An overview of subspace methods for one-dimensional systems is given by Van Overschee~\cite{van1994n4sid}. In his work deterministic and stochastic identification methods are discussed. The deterministic identification algorithms are based on the algorithm of Kung~\cite{kung1978new}, which uses the shift invariant structure of the extended observability matrix. The shift invariant property can be extended to multi-shift invariant matrix spaces~\cite{de2021multiparameter}.

A simple example

The one-dimensional heat equation

The classic `textbook’ example of a multi-dimensional system is the one-dimension heat equation, which is an example of a partial differential equation~\cite{strauss2007partial}. The one-dimension heat equation describes the temperature evolution on an ideal one-dimensional surface, like a thin metal rod. This process is described by

\begin{equation} \dfrac{\partial T}{\partial t} = \dfrac{\partial^2 T}{\partial x^2}, \end{equation}

where \(T\) is the temperature, \(t\) is the time an \(x\) is the location on the one-dimensional surface. The two independent variables, space and time, make this a two-dimensional problem. To keep this example as simple as possible, we will work with dimensionless variables, and describe the solution for the surface \(0\leq x\leq 1\) and \(0\leq t \leq 1\).
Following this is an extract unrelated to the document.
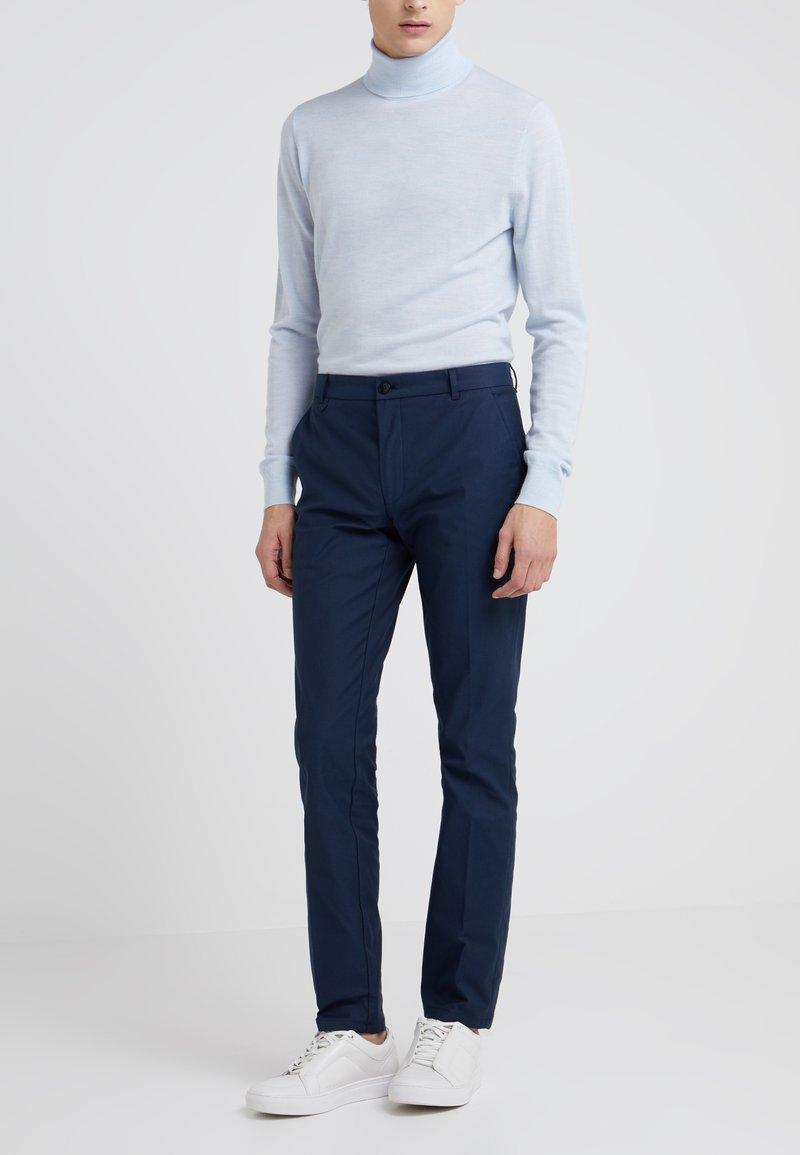 HUGO - HELDOR - Spodnie materiałowe - dark blue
To fully describe the problem, the initial temperature distribution and the boundary conditions must be specified. The boundary conditions are a description of the behavior of the solution at the boundaries of the physical domain. Two common conditions are the homogeneous Dirichlet boundary condition, where the temperature at the boundary is kept constant to zero, and the homogeneous Neumann boundary condition, where the temperature flux is set to zero. This last condition represents a perfectly insulating boundary, where no energy transport is possible.

In this example we use a set of homogeneous Dirichlet conditions, which can be specified as

\begin{equation} \begin{aligned} T(t,0) = T(t,1) = 0, & ~\forall~0\leq t \leq 1. \end{aligned} \end{equation}

As the initial condition for our particular problem, we use

\begin{equation} T(0,x) = T_0(x) = \begin{cases} 2x & 0\leq x\leq 0.5,\\ 2(1-x)& 0.5 < x \leq 1. \end{cases} \end{equation}

To find a solution for this particular problem we use the well-known technique of separation of variables~\cite{haberman1983elementary} and write the proposed solution as a product of two univariate functions

\begin{equation} T(t,x) = U(t)V(x). \end{equation}

By plugging in this solution into the partial differential equation we find

\begin{equation} U(t)‘V(x) = U(t)V(x)’’, \end{equation}

which can be rewritten as

\begin{equation} \frac{U(t)’}{U(t)} = -c^2 = \frac{V(x)’’}{V(x)}. \end{equation}

Because the left part of the equation only depends on \(t\) and the right part of the equation only depends on \(x\), both expressions must be constant. As per convention in the literature this constant value is indicated by \(-c^2\), the reason for this convention will become clear in the next step of the derivation. The use of separation of variables has reduced the partial differential equation to a set of two coupled ordinary differential equations, namely

\begin{equation} \begin{aligned} U(t)’ = & -c^2 U(t), \\ V(x)’’ = & -c^2 V(x), \end{aligned} \end{equation}

which both have known solutions

\begin{equation} \begin{aligned} U(t) = & c_1 e^{-c^2t}, \\ V(x) = & c_2 \sin(cx) + c_3 \cos(cx). \end{aligned} \end{equation}

This solution still depends on the constants \(c_1,c_2,c_3\) and \(c\) which are obtained by using the boundary conditions and the initial condition.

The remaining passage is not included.